First, let’s take a summary look of mtcars dataset:
summary(mtcars)
## mpg cyl disp hp
## Min. :10.40 Min. :4.000 Min. : 71.1 Min. : 52.0
## 1st Qu.:15.43 1st Qu.:4.000 1st Qu.:120.8 1st Qu.: 96.5
## Median :19.20 Median :6.000 Median :196.3 Median :123.0
## Mean :20.09 Mean :6.188 Mean :230.7 Mean :146.7
## 3rd Qu.:22.80 3rd Qu.:8.000 3rd Qu.:326.0 3rd Qu.:180.0
## Max. :33.90 Max. :8.000 Max. :472.0 Max. :335.0
## drat wt qsec vs
## Min. :2.760 Min. :1.513 Min. :14.50 Min. :0.0000
## 1st Qu.:3.080 1st Qu.:2.581 1st Qu.:16.89 1st Qu.:0.0000
## Median :3.695 Median :3.325 Median :17.71 Median :0.0000
## Mean :3.597 Mean :3.217 Mean :17.85 Mean :0.4375
## 3rd Qu.:3.920 3rd Qu.:3.610 3rd Qu.:18.90 3rd Qu.:1.0000
## Max. :4.930 Max. :5.424 Max. :22.90 Max. :1.0000
## am gear carb
## Min. :0.0000 Min. :3.000 Min. :1.000
## 1st Qu.:0.0000 1st Qu.:3.000 1st Qu.:2.000
## Median :0.0000 Median :4.000 Median :2.000
## Mean :0.4062 Mean :3.688 Mean :2.812
## 3rd Qu.:1.0000 3rd Qu.:4.000 3rd Qu.:4.000
## Max. :1.0000 Max. :5.000 Max. :8.000
attach(mtcars)
As we are interested in the 3 sets of relationships, we just do three summary tables as below:
t1<-table(vs,am)
t2<-table(gear,carb)
t3<-table(cyl,gear)
t1
## am
## vs 0 1
## 0 12 6
## 1 7 7
t2
## carb
## gear 1 2 3 4 6 8
## 3 3 4 3 5 0 0
## 4 4 4 0 4 0 0
## 5 0 2 0 1 1 1
t3
## gear
## cyl 3 4 5
## 4 1 8 2
## 6 2 4 1
## 8 12 0 2
Guessing from the above results, I think the first two relationship are not independent, while the 3rd one is independent.
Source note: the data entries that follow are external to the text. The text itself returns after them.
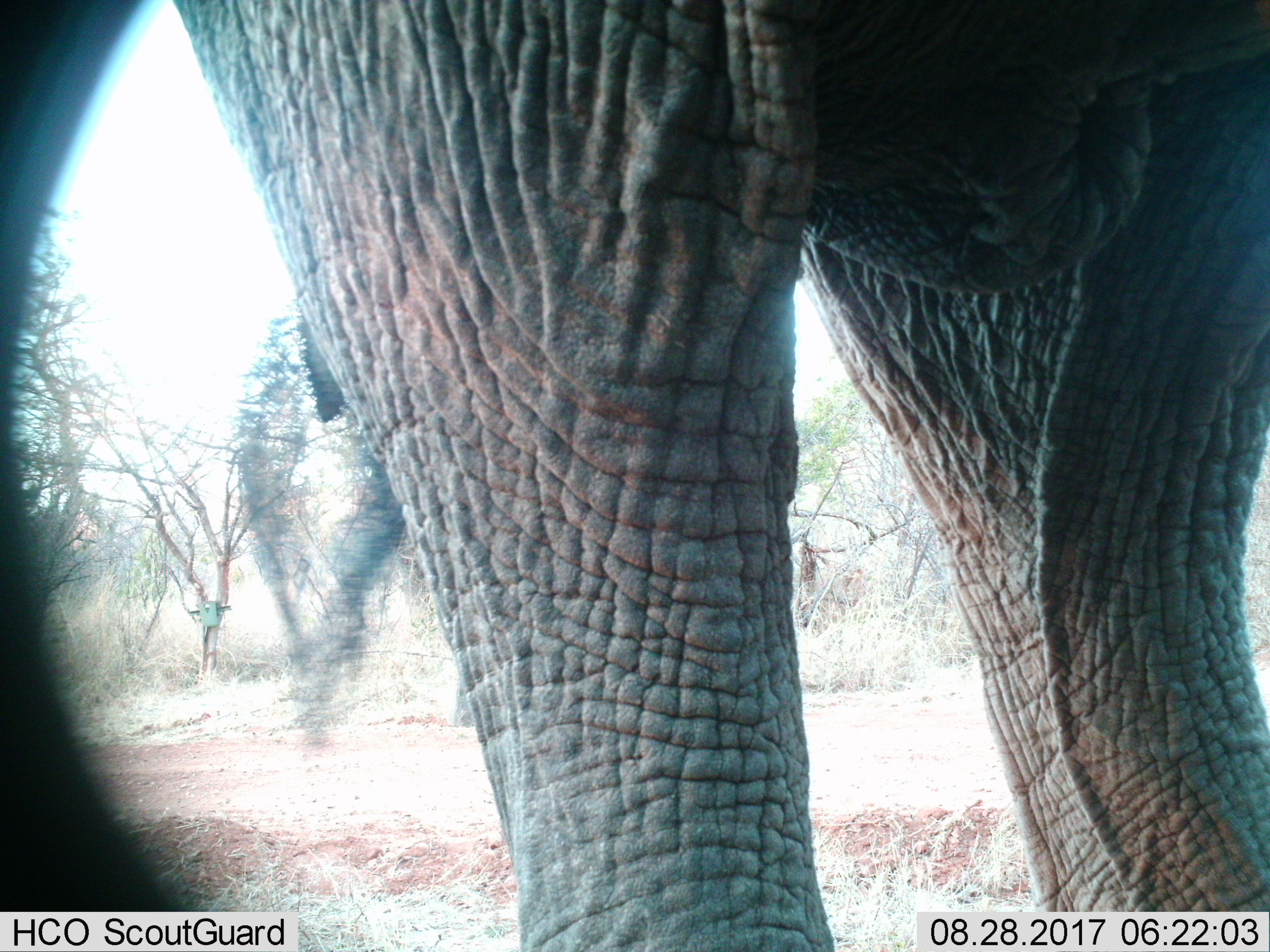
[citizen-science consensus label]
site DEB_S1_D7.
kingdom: Animalia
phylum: Chordata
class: Mammalia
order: Proboscidea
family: Elephantidae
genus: Loxodonta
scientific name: Loxodonta africana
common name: african bush elephant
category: elephant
Elephant (african bush elephant) (Loxodonta africana), count 1. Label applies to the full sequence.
Let’s prove it by apply chisq test:
chisq.test(t1)
##
## Pearson's Chi-squared test with Yates' continuity correction
##
## data: t1
## X-squared = 0.34754, df = 1, p-value = 0.5555
chisq.test(t2)
##
## Pearson's Chi-squared test
##
## data: t2
## X-squared = 16.518, df = 10, p-value = 0.08573
chisq.test(t3)
##
## Pearson's Chi-squared test
##
## data: t3
## X-squared = 18.036, df = 4, p-value = 0.001214
The 3rd relationship is significant at about 99% significance level, while the first 2 are not significant at all.